**Required action**. Drop the pictures and restate the rest of the listing word for word.

**Provided information**.
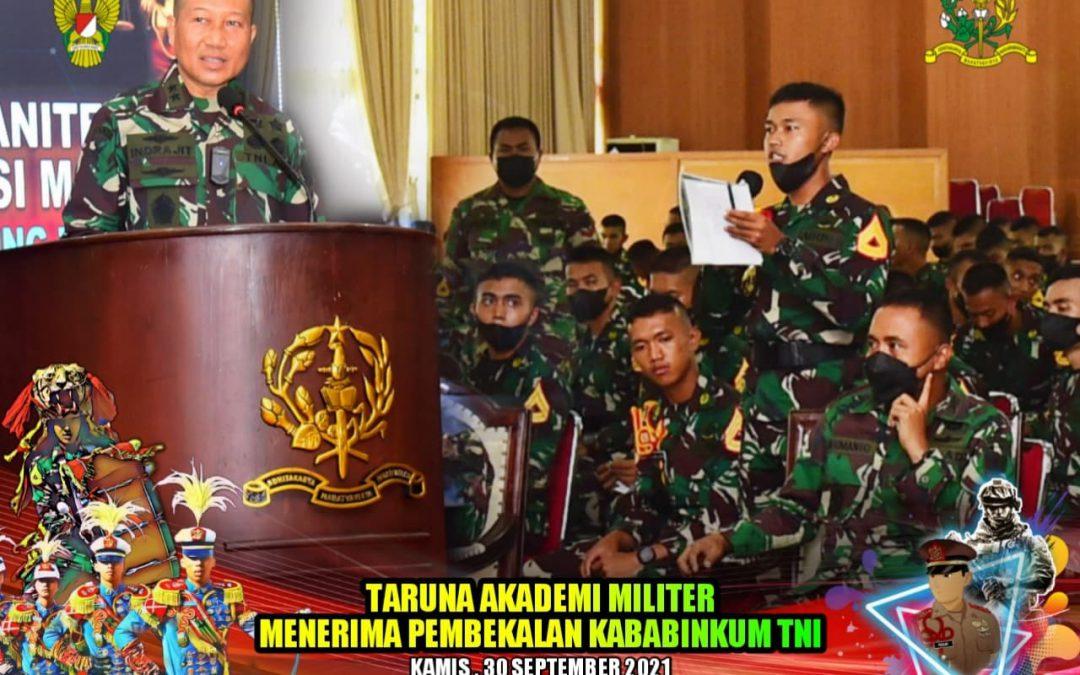TARUNA AKADEMI MILITER MENERIMA PEMBEKALAN KABABINKUM TNI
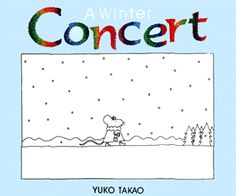little mouse who goes to a concert on a snowy evening. The drawings are all in black and white, until the pianist comes out on stage and begins to play - and then beautiful colors start coming out of the grand piano and pave the little mouse's pathway home.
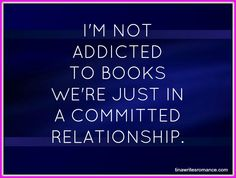 I'm not addicted to books...
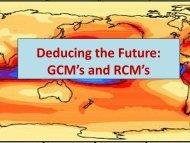 Plenary 2 - Deducing the Future: GCM's and RCM's - Uwi.edu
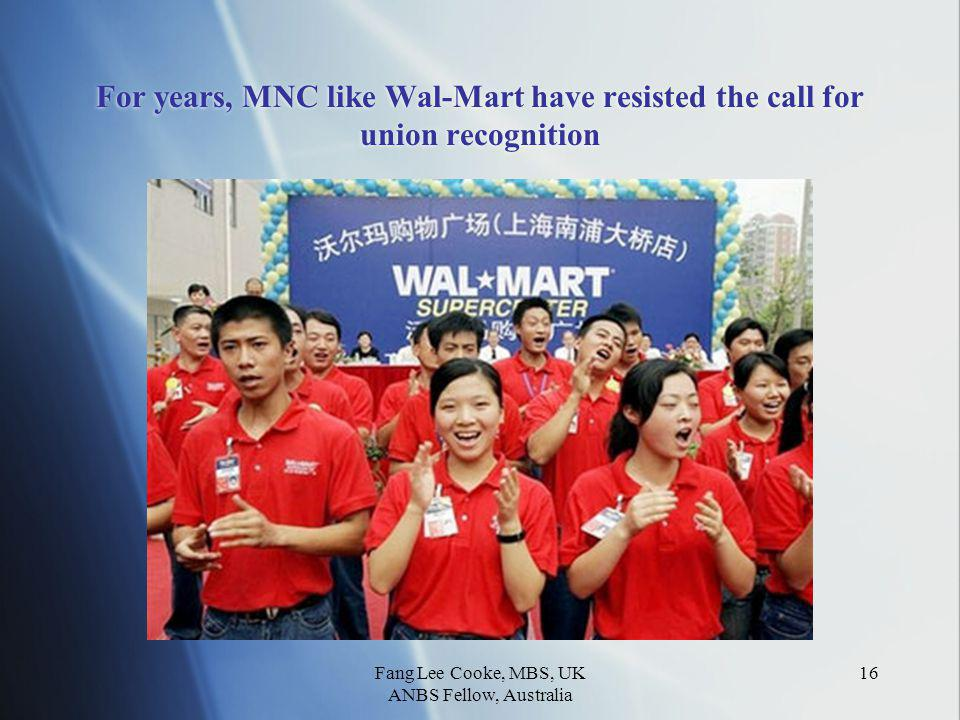 Fang Lee Cooke, MBS, UK ANBS Fellow, Australia 16 For years, MNC like Wal-Mart have resisted the call for union recognition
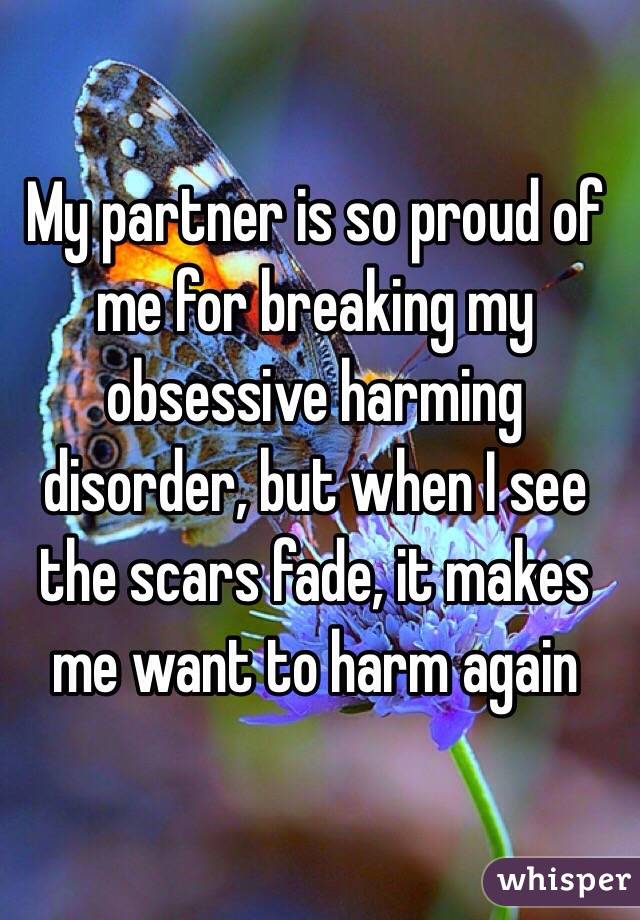 My partner is so proud of me for breaking my obsessive harming disorder, but when I see the scars fade, it makes me want to harm again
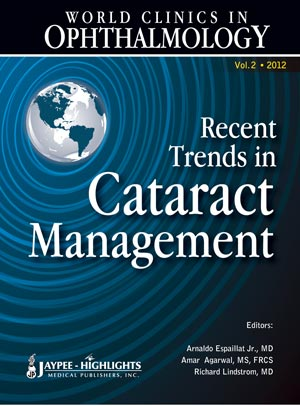 World Clinics in Ophthalmology, Vol.2 (2012)- Recent Trends in Cataract Management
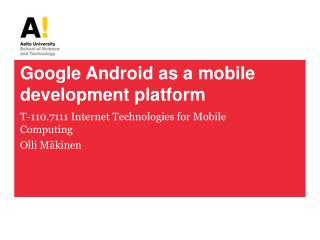 Google Android as a mobile  development  platform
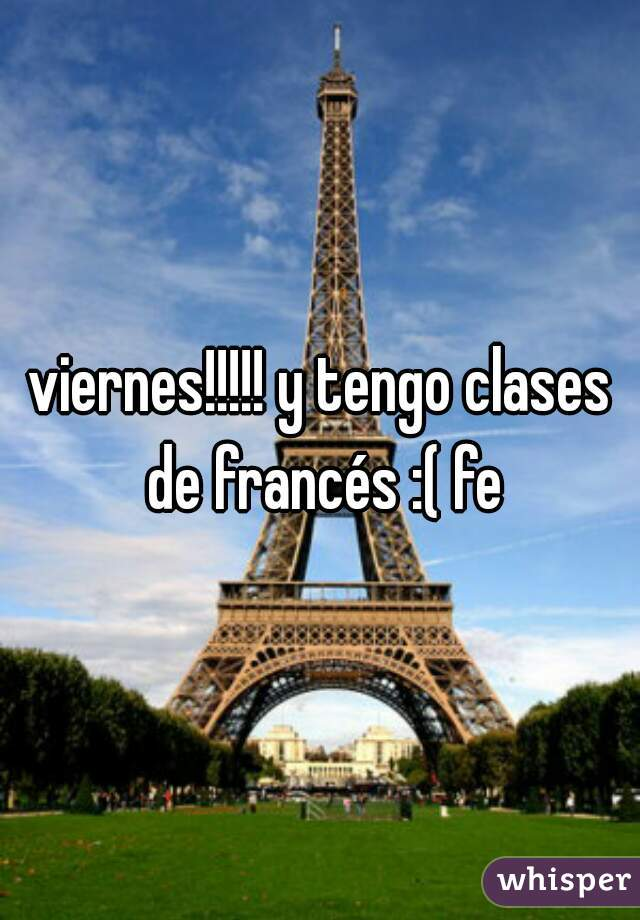 viernes!!!!! y tengo clases de francés :( fe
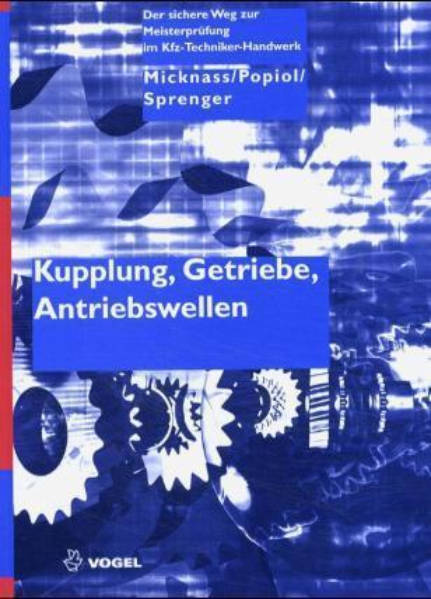 Kupplung, Getriebe, Antriebswellen als Buch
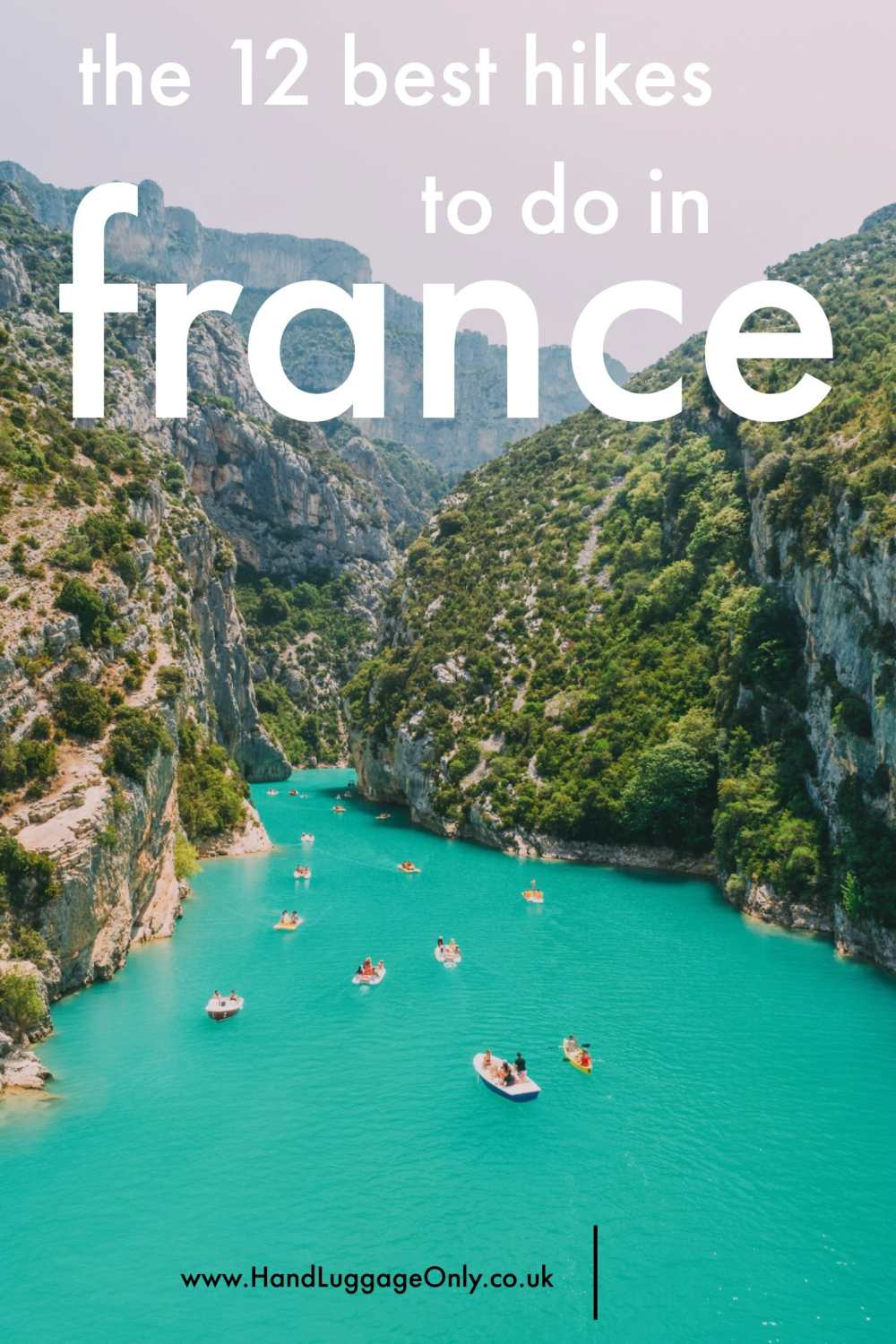 The 12 Best Hikes In France You Have To Experience (1)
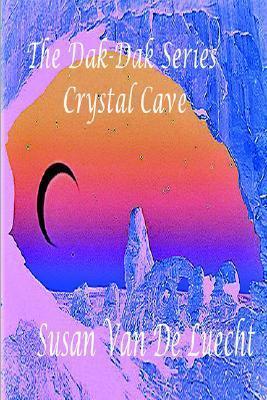 The Dak-Dak Series the Crystal Cave  by  Susan Van De Luecht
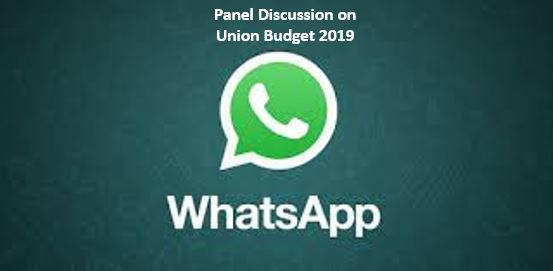 Union Budget 2019 – Impact of Direct tax – Panel discussion on Whatsapp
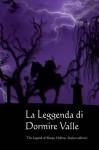 La Leggenda di Dormire Valle: The Legend of Sleepy Hollow (Italian edition) - Washington Irving, Onyx Translations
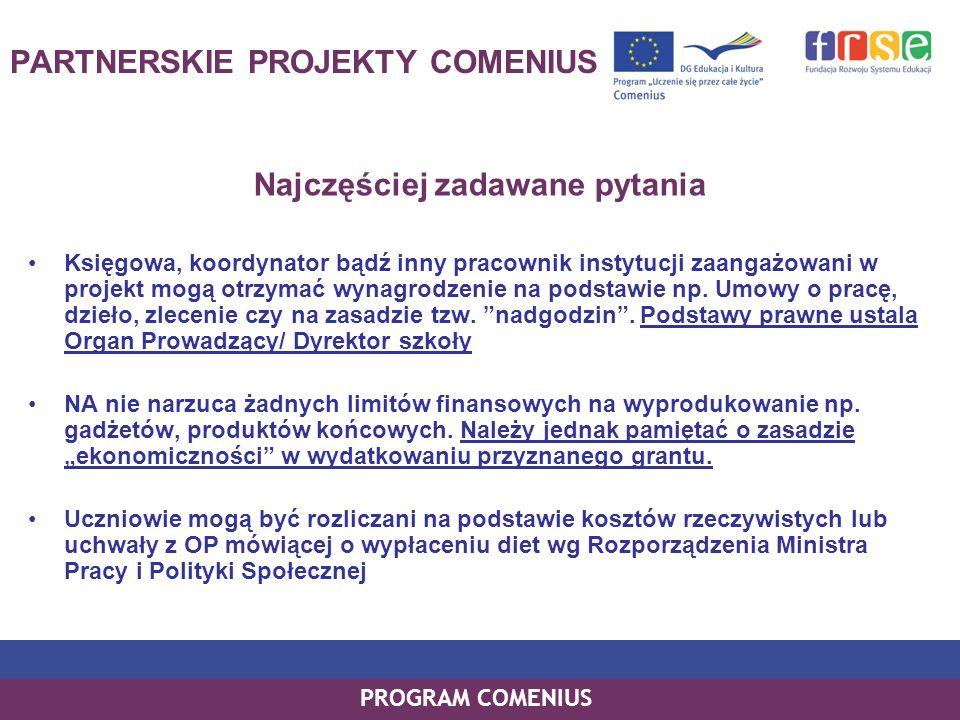 PROGRAM COMENIUS PARTNERSKIE PROJEKTY COMENIUS Najczęściej zadawane pytania Księgowa, koordynator bądź inny pracownik instytucji zaangażowani w projek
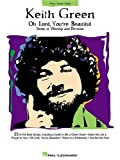Oh Lord, You're Beautiful, Keith Green, 0634002899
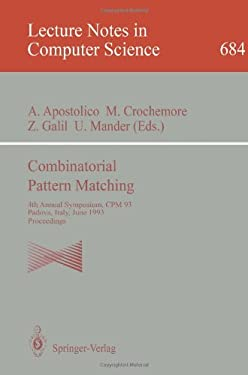 Combinatorial Pattern Matching: 4th Annual Symposium, CPM 93, Padova, Italy, June 2-4, 1993. Proceedings 9783540567646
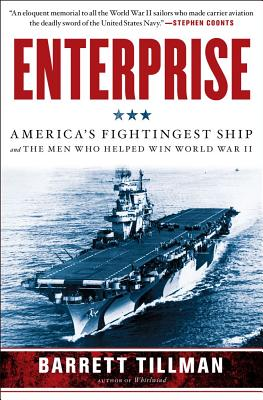 ENTERPRISE: AMERICA'S FIGHTINGEST SHIP AND THE MEN WHO HELPED WIN WORLD WAR II, TILLMAN, BARRETT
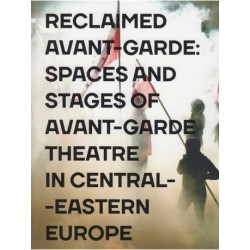 Reclamed Avant-garde: Space and Stages of Avant-garde Theatre in Central-Eastern Europe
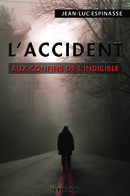 L'accident - Jean-Luc ESPINASSE - IS Edition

**Exercise result**.
TARUNA AKADEMI MILITER MENERIMA PEMBEKALAN KABABINKUM TNI
little mouse who goes to a concert on a snowy evening. The drawings are all in black and white, until the pianist comes out on stage and begins to play - and then beautiful colors start coming out of the grand piano and pave the little mouse's pathway home.
 I'm not addicted to books...
 Plenary 2 - Deducing the Future: GCM's and RCM's - Uwi.edu
 Fang Lee Cooke, MBS, UK ANBS Fellow, Australia 16 For years, MNC like Wal-Mart have resisted the call for union recognition
 My partner is so proud of me for breaking my obsessive harming disorder, but when I see the scars fade, it makes me want to harm again
 World Clinics in Ophthalmology, Vol.2 (2012)- Recent Trends in Cataract Management
 Google Android as a mobile  development  platform
 viernes!!!!! y tengo clases de francés :( fe
 Kupplung, Getriebe, Antriebswellen als Buch
 The 12 Best Hikes In France You Have To Experience (1)
 The Dak-Dak Series the Crystal Cave  by  Susan Van De Luecht
 Union Budget 2019 – Impact of Direct tax – Panel discussion on Whatsapp
 La Leggenda di Dormire Valle: The Legend of Sleepy Hollow (Italian edition) - Washington Irving, Onyx Translations
 PROGRAM COMENIUS PARTNERSKIE PROJEKTY COMENIUS Najczęściej zadawane pytania Księgowa, koordynator bądź inny pracownik instytucji zaangażowani w projek
Oh Lord, You're Beautiful, Keith Green, 0634002899
 Combinatorial Pattern Matching: 4th Annual Symposium, CPM 93, Padova, Italy, June 2-4, 1993. Proceedings 9783540567646
 ENTERPRISE: AMERICA'S FIGHTINGEST SHIP AND THE MEN WHO HELPED WIN WORLD WAR II, TILLMAN, BARRETT
 Reclamed Avant-garde: Space and Stages of Avant-garde Theatre in Central-Eastern Europe
 L'accident - Jean-Luc ESPINASSE - IS Edition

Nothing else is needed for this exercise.